Uno debe tener como exigencia echar una mirada permanente al fútbol de antaño, a los equipos que le hicieron grande, a sus jugadores, sus estadios, sus aficionados. Y uno de los capítulos más gloriosos lo protagonizó la selección de Hungría que, con Ferenck Puskas a la cabeza, se convirtió a mediados de los cincuenta en una orquesta terrorífica que sembraba de goles los campos que visitaba. Cronometraban sus relojes, entraban, jugaban al fútbol, goleaban y se iban. Simple. Limpio.
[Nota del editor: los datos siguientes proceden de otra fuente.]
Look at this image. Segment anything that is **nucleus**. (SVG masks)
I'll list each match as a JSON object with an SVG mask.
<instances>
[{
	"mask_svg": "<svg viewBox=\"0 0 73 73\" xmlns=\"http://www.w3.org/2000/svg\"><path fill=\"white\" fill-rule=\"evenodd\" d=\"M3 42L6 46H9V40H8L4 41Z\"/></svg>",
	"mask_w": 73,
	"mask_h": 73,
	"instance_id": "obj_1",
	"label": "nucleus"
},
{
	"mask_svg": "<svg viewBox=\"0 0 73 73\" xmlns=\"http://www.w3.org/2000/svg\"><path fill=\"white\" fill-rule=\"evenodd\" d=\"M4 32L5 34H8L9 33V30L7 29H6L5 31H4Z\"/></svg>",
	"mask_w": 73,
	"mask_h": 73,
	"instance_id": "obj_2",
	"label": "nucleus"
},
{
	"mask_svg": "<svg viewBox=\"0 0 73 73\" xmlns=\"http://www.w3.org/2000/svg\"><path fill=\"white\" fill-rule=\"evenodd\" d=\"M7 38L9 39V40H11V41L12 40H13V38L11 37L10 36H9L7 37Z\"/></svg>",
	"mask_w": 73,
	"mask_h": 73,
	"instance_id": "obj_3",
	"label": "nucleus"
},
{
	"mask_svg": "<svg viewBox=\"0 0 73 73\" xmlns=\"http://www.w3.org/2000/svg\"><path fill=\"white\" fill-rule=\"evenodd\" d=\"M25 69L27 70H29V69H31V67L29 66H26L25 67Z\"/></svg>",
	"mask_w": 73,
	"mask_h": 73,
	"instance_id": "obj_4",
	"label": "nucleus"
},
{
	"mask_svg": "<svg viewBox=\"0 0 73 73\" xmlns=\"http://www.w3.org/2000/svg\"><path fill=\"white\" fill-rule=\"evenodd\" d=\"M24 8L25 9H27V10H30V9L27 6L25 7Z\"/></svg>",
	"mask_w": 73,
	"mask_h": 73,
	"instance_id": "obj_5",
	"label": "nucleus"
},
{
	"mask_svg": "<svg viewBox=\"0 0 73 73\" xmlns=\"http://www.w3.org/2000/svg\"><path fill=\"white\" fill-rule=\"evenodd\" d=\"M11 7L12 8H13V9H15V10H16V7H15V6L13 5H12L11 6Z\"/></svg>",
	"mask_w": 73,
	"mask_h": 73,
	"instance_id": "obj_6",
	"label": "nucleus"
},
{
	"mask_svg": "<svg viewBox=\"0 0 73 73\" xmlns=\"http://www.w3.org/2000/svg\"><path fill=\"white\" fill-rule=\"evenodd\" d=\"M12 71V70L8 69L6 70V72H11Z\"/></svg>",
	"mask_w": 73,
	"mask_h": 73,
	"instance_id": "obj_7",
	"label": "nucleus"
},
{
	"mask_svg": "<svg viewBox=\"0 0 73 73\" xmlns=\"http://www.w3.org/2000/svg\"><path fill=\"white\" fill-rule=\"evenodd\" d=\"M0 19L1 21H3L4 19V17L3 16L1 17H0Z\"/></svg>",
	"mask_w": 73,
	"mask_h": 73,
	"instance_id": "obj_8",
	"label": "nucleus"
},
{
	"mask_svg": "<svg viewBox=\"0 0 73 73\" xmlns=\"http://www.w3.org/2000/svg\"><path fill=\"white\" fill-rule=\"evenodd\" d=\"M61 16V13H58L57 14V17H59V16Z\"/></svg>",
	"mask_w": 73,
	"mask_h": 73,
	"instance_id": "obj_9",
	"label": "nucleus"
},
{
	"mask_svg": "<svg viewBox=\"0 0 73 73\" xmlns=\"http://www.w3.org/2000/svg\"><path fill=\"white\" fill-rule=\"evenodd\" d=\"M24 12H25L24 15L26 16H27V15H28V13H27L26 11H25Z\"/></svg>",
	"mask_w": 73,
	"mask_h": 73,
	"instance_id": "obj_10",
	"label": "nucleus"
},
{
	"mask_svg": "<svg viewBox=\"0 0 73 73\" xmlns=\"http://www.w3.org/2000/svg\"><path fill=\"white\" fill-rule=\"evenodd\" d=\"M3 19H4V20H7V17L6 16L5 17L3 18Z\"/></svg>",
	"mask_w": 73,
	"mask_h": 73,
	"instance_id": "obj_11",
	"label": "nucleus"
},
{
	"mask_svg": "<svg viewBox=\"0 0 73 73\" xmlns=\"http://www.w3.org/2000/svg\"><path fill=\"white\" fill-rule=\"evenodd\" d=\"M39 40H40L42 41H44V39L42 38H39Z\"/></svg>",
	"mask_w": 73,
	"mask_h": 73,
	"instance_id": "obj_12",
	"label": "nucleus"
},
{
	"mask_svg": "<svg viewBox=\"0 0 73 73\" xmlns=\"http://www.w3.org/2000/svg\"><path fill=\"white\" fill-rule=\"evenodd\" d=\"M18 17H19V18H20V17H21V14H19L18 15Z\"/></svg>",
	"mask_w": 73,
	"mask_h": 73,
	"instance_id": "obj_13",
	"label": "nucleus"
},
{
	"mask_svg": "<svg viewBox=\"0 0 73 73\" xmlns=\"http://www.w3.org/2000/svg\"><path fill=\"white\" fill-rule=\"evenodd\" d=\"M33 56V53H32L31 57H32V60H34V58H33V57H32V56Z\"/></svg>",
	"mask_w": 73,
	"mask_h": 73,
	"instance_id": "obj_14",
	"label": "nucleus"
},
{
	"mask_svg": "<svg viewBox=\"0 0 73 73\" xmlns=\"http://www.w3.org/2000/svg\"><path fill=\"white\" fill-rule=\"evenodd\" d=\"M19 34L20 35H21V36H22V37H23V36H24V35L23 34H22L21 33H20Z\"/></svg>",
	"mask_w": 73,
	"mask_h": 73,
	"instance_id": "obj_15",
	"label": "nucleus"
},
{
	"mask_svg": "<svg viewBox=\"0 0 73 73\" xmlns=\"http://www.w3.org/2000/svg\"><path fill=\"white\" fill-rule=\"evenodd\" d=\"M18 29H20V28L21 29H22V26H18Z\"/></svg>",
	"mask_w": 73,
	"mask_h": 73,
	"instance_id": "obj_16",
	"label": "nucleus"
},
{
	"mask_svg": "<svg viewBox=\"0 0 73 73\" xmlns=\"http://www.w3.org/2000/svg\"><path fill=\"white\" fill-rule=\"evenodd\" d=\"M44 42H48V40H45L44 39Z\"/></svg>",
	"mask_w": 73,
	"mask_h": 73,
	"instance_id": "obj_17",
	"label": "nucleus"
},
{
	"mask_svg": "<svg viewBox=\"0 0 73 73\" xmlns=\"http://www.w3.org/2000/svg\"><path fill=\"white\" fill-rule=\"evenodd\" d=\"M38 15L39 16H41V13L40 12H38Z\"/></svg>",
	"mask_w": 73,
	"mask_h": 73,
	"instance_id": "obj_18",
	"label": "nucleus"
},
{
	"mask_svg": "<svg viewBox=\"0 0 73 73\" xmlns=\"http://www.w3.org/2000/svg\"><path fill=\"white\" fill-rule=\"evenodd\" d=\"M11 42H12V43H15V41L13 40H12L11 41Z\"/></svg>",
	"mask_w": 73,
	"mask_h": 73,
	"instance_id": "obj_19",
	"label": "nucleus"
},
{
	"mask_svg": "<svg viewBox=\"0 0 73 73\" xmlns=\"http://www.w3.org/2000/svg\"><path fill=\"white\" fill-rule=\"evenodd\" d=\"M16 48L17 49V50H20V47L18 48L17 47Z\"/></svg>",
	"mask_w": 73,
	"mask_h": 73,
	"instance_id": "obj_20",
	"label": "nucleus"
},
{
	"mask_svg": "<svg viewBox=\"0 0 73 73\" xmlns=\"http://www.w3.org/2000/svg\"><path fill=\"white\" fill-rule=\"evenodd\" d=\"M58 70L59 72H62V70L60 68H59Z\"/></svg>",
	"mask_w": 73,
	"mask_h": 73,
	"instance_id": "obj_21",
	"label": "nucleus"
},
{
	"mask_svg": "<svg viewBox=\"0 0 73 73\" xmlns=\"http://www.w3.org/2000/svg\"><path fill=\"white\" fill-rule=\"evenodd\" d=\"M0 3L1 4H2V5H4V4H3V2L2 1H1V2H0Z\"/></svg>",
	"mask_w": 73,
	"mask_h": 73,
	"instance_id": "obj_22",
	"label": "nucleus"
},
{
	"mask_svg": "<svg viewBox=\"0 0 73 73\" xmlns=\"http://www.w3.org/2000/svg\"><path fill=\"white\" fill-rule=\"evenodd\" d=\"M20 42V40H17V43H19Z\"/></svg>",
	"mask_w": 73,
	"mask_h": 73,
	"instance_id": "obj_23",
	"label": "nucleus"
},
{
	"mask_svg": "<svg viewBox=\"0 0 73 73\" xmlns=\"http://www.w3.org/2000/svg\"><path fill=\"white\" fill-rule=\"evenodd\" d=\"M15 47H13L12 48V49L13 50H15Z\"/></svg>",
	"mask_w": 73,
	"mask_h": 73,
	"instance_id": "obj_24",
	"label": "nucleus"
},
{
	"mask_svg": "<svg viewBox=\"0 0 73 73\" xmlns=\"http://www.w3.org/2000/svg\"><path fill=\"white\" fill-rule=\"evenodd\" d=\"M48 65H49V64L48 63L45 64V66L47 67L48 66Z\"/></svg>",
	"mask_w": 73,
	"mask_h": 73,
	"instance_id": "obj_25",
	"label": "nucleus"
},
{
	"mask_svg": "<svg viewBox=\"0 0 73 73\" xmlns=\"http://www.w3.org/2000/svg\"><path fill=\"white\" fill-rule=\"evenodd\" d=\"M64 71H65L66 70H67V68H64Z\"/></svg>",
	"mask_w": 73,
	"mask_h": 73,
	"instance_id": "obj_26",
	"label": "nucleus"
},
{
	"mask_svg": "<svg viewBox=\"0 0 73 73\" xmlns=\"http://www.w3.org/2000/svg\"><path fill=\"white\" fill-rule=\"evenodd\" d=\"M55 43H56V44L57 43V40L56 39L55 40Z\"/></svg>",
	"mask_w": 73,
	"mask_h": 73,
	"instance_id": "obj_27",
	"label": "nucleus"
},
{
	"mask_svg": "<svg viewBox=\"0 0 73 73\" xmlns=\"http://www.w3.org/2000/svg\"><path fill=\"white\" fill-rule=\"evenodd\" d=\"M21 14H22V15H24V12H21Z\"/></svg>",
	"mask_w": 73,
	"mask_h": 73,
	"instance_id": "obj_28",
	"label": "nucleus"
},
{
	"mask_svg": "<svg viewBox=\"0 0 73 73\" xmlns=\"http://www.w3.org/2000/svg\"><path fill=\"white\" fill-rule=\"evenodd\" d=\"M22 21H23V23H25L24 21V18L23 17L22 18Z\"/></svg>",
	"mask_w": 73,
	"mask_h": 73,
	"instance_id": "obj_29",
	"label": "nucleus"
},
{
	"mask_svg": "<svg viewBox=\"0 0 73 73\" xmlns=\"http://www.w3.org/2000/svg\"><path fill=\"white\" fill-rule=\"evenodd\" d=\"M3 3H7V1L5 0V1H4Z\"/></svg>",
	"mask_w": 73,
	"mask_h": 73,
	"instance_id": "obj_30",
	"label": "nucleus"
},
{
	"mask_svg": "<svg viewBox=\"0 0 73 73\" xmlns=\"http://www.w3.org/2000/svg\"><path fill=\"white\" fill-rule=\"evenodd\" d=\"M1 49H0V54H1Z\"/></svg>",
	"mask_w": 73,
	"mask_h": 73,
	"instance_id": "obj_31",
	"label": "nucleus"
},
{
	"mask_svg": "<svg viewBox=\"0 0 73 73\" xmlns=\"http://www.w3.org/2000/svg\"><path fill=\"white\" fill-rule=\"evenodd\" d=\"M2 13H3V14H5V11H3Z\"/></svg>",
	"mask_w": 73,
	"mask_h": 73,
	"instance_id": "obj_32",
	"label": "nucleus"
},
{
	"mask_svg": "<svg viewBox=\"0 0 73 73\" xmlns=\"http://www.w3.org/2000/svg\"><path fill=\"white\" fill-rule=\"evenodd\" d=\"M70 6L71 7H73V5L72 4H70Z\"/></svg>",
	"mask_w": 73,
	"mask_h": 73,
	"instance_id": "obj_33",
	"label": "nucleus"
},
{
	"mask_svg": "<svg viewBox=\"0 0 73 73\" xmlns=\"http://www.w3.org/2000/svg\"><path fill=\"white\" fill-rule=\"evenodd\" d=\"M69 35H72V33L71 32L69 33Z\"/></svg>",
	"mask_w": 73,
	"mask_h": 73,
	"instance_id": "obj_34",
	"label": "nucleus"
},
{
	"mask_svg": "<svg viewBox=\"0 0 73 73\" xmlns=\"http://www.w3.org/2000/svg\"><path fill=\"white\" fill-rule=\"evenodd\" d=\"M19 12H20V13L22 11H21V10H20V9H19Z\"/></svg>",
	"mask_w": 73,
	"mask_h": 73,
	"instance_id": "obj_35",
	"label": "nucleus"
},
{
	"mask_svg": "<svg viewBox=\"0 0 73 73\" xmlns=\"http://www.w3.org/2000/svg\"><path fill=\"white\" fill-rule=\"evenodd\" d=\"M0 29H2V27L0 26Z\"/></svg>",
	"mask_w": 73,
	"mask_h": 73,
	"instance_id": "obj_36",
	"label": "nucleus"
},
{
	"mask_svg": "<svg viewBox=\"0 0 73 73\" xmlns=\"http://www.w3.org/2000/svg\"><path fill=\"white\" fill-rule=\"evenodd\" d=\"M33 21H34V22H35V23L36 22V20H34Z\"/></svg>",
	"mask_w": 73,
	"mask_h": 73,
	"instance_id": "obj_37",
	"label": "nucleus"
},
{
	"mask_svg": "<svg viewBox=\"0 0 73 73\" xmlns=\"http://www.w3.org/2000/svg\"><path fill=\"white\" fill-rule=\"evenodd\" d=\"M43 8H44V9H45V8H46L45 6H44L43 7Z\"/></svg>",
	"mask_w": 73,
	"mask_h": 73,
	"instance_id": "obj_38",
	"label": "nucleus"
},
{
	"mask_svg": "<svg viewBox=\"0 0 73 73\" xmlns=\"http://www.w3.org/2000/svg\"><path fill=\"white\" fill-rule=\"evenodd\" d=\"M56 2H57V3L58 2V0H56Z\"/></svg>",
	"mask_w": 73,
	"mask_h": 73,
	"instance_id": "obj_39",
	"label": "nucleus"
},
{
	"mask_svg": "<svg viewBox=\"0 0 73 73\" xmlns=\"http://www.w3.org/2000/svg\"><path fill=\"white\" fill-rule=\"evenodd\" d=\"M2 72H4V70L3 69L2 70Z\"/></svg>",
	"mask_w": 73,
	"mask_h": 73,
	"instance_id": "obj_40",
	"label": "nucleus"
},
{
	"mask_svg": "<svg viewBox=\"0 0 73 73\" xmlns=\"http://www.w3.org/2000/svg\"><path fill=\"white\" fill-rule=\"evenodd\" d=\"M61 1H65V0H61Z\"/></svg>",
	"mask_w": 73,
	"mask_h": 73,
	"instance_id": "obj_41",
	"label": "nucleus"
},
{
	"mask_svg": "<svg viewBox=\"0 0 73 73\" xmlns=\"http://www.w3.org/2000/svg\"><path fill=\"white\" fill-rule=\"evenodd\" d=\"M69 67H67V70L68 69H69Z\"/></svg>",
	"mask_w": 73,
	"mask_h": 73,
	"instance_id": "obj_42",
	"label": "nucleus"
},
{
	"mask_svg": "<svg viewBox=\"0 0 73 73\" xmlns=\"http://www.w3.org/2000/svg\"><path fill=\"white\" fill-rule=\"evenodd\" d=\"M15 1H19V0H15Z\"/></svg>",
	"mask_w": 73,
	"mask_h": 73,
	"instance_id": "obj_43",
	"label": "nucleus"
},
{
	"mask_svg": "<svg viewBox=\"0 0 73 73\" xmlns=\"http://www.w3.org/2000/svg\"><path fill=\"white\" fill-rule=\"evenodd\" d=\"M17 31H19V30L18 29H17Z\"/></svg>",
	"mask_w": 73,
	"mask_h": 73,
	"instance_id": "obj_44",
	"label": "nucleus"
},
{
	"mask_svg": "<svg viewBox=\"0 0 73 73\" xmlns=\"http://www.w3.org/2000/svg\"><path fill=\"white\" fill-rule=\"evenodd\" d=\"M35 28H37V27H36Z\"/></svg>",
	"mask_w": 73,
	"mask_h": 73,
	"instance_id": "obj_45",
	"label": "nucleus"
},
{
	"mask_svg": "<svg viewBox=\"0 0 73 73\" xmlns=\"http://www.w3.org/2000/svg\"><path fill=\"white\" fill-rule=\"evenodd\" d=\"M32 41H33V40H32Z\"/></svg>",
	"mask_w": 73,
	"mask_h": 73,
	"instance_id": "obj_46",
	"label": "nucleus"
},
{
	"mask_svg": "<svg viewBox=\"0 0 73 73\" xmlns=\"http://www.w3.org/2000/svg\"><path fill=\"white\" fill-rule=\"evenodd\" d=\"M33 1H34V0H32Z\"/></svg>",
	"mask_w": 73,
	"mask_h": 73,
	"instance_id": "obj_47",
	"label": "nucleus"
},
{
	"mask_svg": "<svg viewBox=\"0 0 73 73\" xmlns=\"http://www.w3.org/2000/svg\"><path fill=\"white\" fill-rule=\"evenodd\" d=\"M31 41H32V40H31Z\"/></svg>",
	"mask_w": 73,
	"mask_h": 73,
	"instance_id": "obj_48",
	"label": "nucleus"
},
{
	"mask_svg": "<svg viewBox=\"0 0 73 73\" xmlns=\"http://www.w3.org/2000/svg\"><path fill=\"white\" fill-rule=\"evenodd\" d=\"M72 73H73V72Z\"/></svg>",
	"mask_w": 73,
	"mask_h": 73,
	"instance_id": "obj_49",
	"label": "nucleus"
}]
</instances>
Maravilloso.

Hoy Puskas, que más tarde siguió haciendo historia con el Real Madrid está aquejado de uno de los males típicos del siglo XX: la enfermedad de Alzheimer que, precisamente, te asfixia la memoria hasta desnutrir tu pasado. Pero el pasado de Puskas lo recordamos los demás. Es un deber, una obligación y una auténtica devoción. Sin ir más lejos, aquella final contra el Eintrach de Francfort en la que "cañoncito pum" metió el solito cuatro golazos (su amigo Alfredo, los tres restantes).

Ferenc tuvo siempre tendencia a engordar, y hoy llega precedido de una simpática barriga (como si llevara siempre escondido bajo el jersey el balón con el que logró su primer "hat-trick"). Como jugador esa facilidad para ensanchar peligrosamente hacia los lados no le impidió, sin embargo, dejar sentados a sus rivales una y otra vez. Su zurda era un primor.

Este artículo va por ti, ocsi (hermanito); gracias por todo. Te lo debemos.